すかさず、霊夢が天子の両頬をつねり上げた。
「痛てて」
「直せよな」
「はい、はい。直します。はい」
「霊夢のさらし見っけ」
壊れたタンスの中から、魔理沙が一枚の布を取り出した。
純白の布は、微かな風に乗ってひらりひらりとはためく。
「いつ直るんだよ、おい」
「一週間後には」
霊夢はひしゃくを持った手を高々と上げてから、力一杯振り下ろした。
ひしゃくは、柄の中腹の所でぽっきりと折れた。
「いよいよ、私の怒りが有頂天になった。魔法か仙術かで何とかしろ」
天子は頭を掻いた後、申し訳なさそうに、えへへへ、と笑った。
「さっき、あなたに撃ったレーザーで品切れです」
さあ、大変だ。
霊夢は軽やかに石畳を蹴って跳躍し、天子に跳び蹴りを入れた。
「あの変な帽子の女は。手伝わせろ、殺すぞ、手伝わせろ」
「彼女は私を好いていません」
ようやく起き上がった天子の体が再び吹っ飛んだ。
魔理沙は廃墟探索にも飽きたらしく、手から小型マジックミサイルを出して遊んでいる。
日が暮れてきた。
「これから、私はどこに泊まればいいのよ」
霊夢がいらいらと、つま先で小枝を転がした。
「えっと、あの、天界には、来ないでくださいね」
天子の体が再び吹っ飛んだ。
「頼まれても、行かねえよ」
魔理沙が箒に乗って低空飛行しながら近づいて来る。
箒に乗ったままで、霊夢を見上げながら聞いた。
「なあ、泊まるあてあんの? 野宿?」
霊夢はリボンに手をやって、少ししてから頷いた。
「紅魔館」
「あの、私は作業を始めますね、あの、明日からじゃ駄目ですか。今日はもう遅いし、いや、駄目ですよね。分かりました、今すぐやります」
天子がおずおずと立ち上がったのを見て霊夢は、「サボるなよ」と釘を刺した。
霊夢と魔理沙が、紅魔館の小応接室に通された時には既に日が落ちていた。
魔理沙はこの後、鬼と飲みに行く時刻まで時間潰しに付き合う、と付いて来た。
「え、まじで嫌なんだけど」
咲夜は気違いを見る目で霊夢を見て、すぐにそらした。
「何で」
「いや、一週間も泊まるとか、いきなり言われても聞いてないし。

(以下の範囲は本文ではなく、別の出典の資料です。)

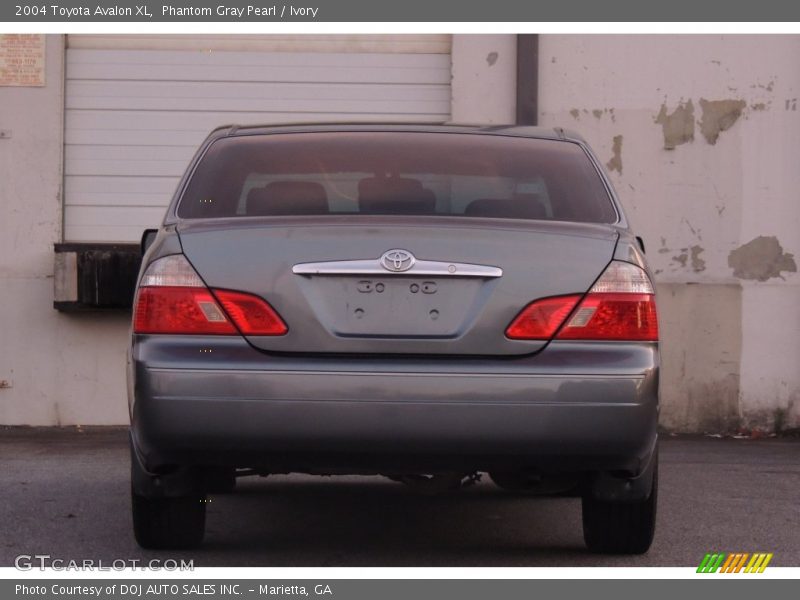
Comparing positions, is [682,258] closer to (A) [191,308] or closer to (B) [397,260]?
(B) [397,260]

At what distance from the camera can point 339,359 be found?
452 cm

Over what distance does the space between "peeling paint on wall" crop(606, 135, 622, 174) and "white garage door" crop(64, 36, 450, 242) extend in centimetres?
127

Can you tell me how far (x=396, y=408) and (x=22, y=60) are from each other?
24.1 ft

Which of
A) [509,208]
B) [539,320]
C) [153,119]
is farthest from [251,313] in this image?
[153,119]

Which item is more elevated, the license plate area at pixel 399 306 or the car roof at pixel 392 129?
the car roof at pixel 392 129

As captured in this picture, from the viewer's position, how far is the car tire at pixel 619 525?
5227mm

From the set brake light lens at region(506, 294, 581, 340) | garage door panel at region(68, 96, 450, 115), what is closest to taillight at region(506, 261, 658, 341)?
brake light lens at region(506, 294, 581, 340)

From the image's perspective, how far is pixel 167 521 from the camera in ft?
17.3

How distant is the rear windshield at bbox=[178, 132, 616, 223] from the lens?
16.6 ft

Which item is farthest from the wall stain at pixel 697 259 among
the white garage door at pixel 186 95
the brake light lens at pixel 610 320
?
the brake light lens at pixel 610 320

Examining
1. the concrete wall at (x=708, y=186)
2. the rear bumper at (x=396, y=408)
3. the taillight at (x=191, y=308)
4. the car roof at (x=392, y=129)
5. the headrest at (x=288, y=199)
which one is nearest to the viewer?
the rear bumper at (x=396, y=408)

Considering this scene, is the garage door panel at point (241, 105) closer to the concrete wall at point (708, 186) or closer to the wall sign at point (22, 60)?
the wall sign at point (22, 60)

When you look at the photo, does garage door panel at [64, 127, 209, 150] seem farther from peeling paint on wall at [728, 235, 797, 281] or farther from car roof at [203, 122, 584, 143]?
car roof at [203, 122, 584, 143]

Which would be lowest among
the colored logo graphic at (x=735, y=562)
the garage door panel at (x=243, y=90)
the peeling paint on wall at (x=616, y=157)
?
the colored logo graphic at (x=735, y=562)
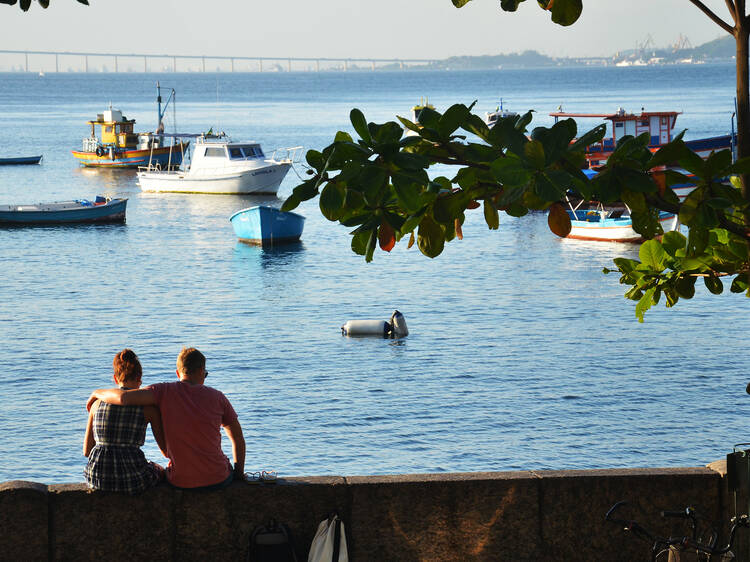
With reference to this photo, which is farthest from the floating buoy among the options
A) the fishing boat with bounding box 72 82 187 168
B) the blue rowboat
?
the fishing boat with bounding box 72 82 187 168

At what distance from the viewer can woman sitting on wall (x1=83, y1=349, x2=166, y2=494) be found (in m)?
6.45

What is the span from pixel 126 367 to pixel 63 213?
1649 inches

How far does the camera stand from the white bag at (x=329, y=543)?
20.8 feet

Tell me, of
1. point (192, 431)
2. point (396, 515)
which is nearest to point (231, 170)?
point (192, 431)

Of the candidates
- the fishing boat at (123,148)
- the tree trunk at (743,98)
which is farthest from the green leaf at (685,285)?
the fishing boat at (123,148)

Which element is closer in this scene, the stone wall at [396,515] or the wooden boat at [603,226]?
the stone wall at [396,515]

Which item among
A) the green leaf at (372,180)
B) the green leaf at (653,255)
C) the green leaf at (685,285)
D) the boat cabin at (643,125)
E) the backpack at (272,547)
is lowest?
the backpack at (272,547)

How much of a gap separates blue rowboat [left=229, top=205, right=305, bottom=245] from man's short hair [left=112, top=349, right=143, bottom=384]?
34304 mm

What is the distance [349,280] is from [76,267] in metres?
9.84

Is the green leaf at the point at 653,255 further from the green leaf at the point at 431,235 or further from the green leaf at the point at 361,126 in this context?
the green leaf at the point at 361,126

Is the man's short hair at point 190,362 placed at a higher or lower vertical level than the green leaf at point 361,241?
lower

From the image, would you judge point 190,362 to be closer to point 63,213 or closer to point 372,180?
point 372,180

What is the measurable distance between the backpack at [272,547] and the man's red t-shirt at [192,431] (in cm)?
44

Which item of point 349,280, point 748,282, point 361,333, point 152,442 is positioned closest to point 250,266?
point 349,280
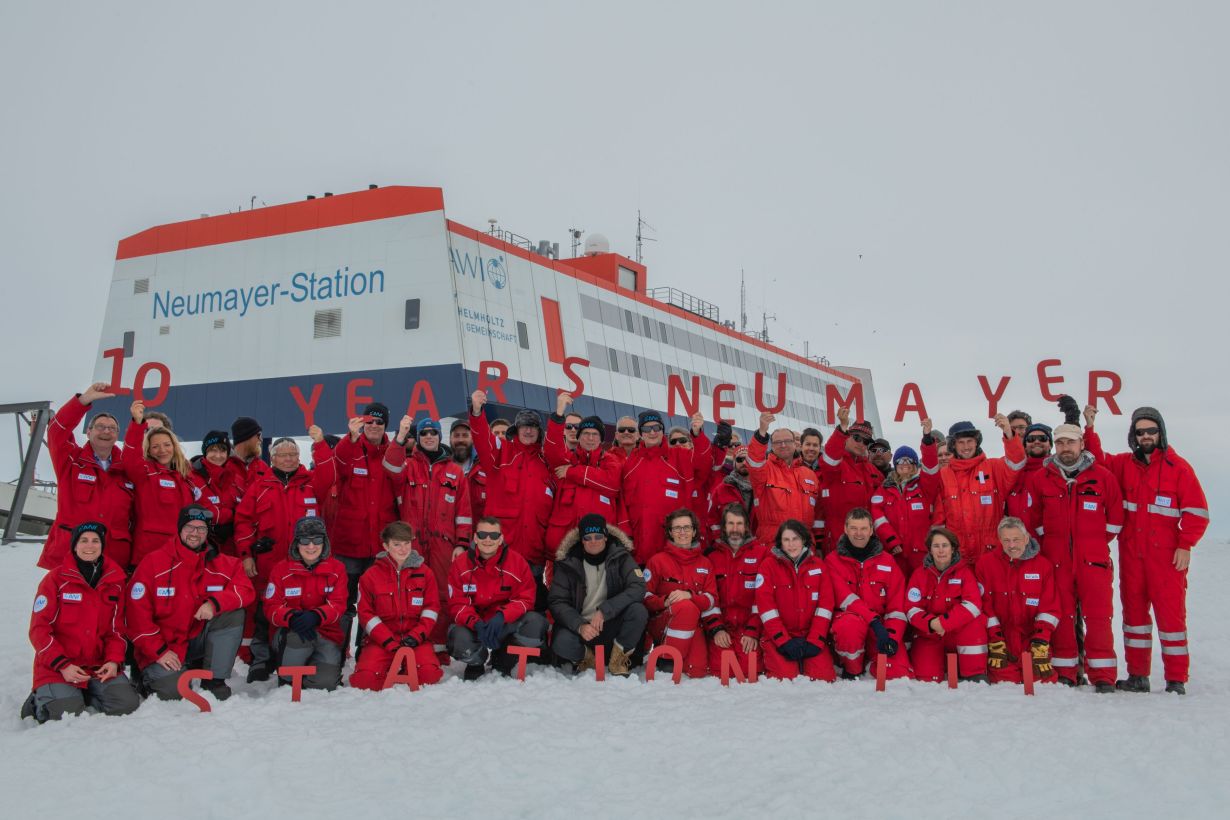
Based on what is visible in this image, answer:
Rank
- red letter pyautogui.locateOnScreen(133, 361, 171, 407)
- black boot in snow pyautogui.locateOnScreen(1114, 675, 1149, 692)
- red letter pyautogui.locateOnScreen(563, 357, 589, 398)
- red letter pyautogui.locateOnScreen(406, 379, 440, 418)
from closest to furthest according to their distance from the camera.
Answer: black boot in snow pyautogui.locateOnScreen(1114, 675, 1149, 692) → red letter pyautogui.locateOnScreen(563, 357, 589, 398) → red letter pyautogui.locateOnScreen(406, 379, 440, 418) → red letter pyautogui.locateOnScreen(133, 361, 171, 407)

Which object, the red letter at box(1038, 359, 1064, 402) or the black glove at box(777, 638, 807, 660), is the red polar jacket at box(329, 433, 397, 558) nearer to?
the black glove at box(777, 638, 807, 660)

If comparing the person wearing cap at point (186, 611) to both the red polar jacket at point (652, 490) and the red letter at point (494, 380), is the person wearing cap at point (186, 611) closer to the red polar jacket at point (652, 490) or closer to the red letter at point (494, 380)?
the red letter at point (494, 380)

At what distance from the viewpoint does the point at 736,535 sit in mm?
6625

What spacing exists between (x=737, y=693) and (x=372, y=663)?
2228 mm

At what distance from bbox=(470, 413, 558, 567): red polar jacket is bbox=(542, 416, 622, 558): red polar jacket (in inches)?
3.4

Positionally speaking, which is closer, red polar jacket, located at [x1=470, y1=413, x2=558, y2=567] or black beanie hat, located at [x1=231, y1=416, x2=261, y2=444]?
black beanie hat, located at [x1=231, y1=416, x2=261, y2=444]

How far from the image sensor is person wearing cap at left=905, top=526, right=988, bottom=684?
19.8 feet

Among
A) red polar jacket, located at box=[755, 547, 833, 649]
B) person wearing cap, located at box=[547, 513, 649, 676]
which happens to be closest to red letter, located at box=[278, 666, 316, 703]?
person wearing cap, located at box=[547, 513, 649, 676]

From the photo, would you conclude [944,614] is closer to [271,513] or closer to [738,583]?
[738,583]

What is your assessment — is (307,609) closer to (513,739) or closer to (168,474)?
(168,474)

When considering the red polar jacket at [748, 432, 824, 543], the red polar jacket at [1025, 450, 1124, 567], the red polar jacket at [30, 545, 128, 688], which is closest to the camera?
the red polar jacket at [30, 545, 128, 688]

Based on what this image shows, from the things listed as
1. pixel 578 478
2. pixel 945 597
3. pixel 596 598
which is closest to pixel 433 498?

すごい邪魔」
霊夢はなるべく咲夜の機嫌を損ねないように言葉を選んでゆっくりと話した。
「何も、レミリア扱いしろって訳じゃないのよ。粗末な部屋でいいの。あ、でも紅魔郷以前のフランドールみたいな扱いは駄目よ。死んじゃうから」
あはははは。
と、その時である。
部屋が途端にカビ臭くなり、陰気に満ちた。
霊夢達が扉の方を見ると、やはり居た。
「ちょっと、お邪魔するわ。なんのお話?」
パチュリーがまず、部屋に入り、続いてレミリアが入って来た。
狭い応接室がにわかにうるさくなる。
咲夜の脇にパチュリーが座り、その隣にレミリアが座り、咲夜は席を立って新たにお茶を淹れ始めた。
「あら、パチュリーじゃない」
霊夢はここぞとばかりにパチュリーの細い手を取り、自分たちは親友であるという前提のもと、これまでの境遇を語り始めた。
「で、その天人ってのが家を壊しちゃって昨日から何も食べてないの。でもね、私ったら天人が怖くて何も言い返せなかったの」
霊夢の熱弁の後、放心状態にあったパチュリーは、冷めた紅茶を一啜りしてレミリアに何やら耳打ちした。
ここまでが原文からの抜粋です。